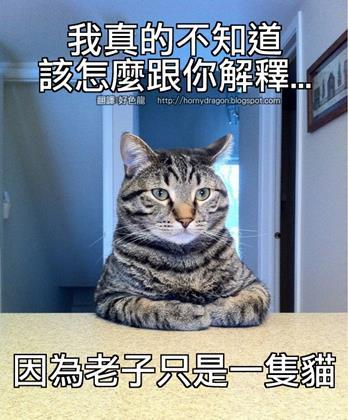 台南網頁設計,網站設計,網頁設計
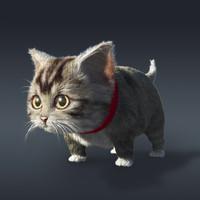 baby cat fur 3d model
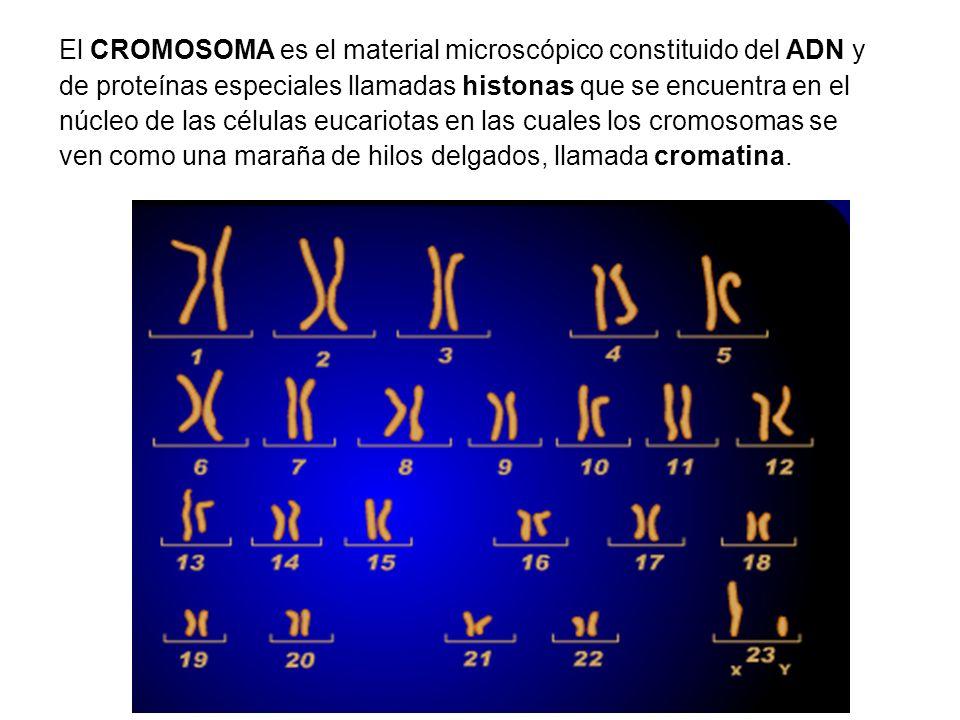 El CROMOSOMA es el material microscópico constituido del ADN y de proteínas especiales llamadas histonas que se encuentra en el núcleo de las células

==================================================

◆ Task objective ◆
In the copy, only the lines from the one holding "baby cat fur 3d model" through the end of the listing above should appear, retyped exactly, both ends included, with no pictures.

◆ Answer for this exercise ◆
 baby cat fur 3d model
 El CROMOSOMA es el material microscópico constituido del ADN y de proteínas especiales llamadas histonas que se encuentra en el núcleo de las células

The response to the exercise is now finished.